The Creevey Papers
James Currie to Thomas Creevey, 20 January 1801
“20th Jan., 1801.
“. . . I envy you the company you keep. When you tell
me of meeting Erskine, Parr and Mackintosh familiarly, I sigh at my allotment in this corner of
the Island. It is impossible not to rust here, even if one had talents of a
better kind. In London, and perhaps there only, practice and exercise keep men
polished and bright. . . . So you are become an intimate friend of Lady Oxford. My dear Creevey—these women—these beautiful women—are
the devil’s most powerful temptation—but I will not moralize, on
paper at least. . . .”
Thomas Creevey (1768-1838)
Whig politician aligned with Charles James Fox and Henry Brougham; he was MP for Thetford
(1802-06, 1807-18) Appleby (1820-26) and Downton (1831-32). He was convicted of libel in
1813.
Thomas Erskine, first baron Erskine (1750-1823)
Scottish barrister who was a Whig MP for Portsmouth (1783-84, 1790-1806); after defending
the political radicals Hardy, Tooke, and Thelwall in 1794 he was lord chancellor in the
short-lived Grenville-Fox administration (1806-07).

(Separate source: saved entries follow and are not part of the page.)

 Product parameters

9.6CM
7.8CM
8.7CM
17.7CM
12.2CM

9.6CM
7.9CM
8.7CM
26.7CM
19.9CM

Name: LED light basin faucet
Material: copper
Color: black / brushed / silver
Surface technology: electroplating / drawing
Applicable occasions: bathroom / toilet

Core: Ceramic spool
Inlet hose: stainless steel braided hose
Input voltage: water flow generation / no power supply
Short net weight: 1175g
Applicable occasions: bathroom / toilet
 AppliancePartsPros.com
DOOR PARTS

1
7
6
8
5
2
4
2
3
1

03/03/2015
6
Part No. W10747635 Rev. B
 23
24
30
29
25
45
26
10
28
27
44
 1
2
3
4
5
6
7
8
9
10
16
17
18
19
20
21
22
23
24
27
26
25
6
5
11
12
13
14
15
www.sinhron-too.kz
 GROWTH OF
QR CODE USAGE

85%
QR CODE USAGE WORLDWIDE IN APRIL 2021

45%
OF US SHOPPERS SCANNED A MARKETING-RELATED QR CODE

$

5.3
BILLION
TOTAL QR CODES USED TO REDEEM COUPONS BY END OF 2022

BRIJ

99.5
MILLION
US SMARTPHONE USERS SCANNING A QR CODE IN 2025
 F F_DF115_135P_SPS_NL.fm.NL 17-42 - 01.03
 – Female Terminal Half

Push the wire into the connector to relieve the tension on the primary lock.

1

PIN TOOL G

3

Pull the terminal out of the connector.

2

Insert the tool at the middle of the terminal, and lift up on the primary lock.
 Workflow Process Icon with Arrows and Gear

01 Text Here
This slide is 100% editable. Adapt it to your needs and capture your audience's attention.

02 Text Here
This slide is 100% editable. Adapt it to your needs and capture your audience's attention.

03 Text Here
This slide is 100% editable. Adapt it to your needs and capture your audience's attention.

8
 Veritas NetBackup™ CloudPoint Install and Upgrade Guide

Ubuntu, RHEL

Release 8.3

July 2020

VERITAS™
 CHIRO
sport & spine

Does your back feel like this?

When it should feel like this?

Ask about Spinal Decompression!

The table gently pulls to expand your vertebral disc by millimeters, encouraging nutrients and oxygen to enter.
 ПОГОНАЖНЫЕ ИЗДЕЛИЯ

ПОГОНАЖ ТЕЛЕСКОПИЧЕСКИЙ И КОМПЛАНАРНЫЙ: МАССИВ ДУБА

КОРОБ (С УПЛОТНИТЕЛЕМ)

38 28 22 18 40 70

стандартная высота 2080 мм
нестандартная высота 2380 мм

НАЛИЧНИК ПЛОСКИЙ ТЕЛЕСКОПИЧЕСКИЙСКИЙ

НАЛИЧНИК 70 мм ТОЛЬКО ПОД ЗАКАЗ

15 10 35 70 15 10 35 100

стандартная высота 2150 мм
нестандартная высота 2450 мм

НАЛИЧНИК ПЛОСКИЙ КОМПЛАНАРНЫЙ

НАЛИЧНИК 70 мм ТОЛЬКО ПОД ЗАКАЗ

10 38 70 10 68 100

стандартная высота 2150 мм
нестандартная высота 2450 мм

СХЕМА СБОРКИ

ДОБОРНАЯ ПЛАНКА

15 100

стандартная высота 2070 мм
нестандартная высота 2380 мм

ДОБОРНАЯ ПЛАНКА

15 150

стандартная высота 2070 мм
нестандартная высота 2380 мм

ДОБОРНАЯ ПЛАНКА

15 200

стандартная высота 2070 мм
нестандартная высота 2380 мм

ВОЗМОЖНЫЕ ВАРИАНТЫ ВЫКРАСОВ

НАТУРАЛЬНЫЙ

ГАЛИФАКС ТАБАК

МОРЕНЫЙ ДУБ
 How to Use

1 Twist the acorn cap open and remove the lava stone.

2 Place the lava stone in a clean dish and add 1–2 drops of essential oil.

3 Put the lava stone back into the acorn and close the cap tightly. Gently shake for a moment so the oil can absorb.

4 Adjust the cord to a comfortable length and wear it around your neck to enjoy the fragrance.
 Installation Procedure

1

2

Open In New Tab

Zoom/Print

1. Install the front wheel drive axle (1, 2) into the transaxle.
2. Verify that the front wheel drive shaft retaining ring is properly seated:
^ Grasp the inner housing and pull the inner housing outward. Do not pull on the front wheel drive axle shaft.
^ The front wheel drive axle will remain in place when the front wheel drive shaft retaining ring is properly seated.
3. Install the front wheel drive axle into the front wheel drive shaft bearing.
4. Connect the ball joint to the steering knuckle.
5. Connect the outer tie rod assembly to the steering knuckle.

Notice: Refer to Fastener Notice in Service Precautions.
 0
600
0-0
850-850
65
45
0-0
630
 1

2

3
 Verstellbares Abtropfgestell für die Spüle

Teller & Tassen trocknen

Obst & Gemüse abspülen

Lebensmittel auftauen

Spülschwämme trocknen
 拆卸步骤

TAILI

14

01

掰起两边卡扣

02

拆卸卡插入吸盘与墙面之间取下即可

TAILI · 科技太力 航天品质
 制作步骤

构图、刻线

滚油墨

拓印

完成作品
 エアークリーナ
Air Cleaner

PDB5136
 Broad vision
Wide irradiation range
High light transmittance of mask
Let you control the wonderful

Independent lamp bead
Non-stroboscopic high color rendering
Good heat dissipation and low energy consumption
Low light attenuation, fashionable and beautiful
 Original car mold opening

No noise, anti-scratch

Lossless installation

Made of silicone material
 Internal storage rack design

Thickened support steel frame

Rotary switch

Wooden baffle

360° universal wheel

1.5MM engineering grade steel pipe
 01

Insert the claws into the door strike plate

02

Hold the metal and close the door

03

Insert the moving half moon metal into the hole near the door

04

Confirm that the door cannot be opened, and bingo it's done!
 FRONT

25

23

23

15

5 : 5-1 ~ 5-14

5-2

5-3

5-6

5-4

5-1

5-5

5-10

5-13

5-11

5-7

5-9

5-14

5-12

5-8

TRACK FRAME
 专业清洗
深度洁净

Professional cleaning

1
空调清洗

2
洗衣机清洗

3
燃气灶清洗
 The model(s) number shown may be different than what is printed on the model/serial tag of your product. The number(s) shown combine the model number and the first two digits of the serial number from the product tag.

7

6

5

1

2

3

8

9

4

Sir James Mackintosh (1765-1832)
Scottish philosopher and man of letters who defended the French Revolution in
Vindiciae Gallicae (1791); he was Recorder of Bombay (1803-1812) and
MP for Knaresborough (1819-32).
Samuel Parr (1747-1825)
English schoolmaster, scholar, and book collector whose strident politics and assertive
personality involved him in a long series of quarrels.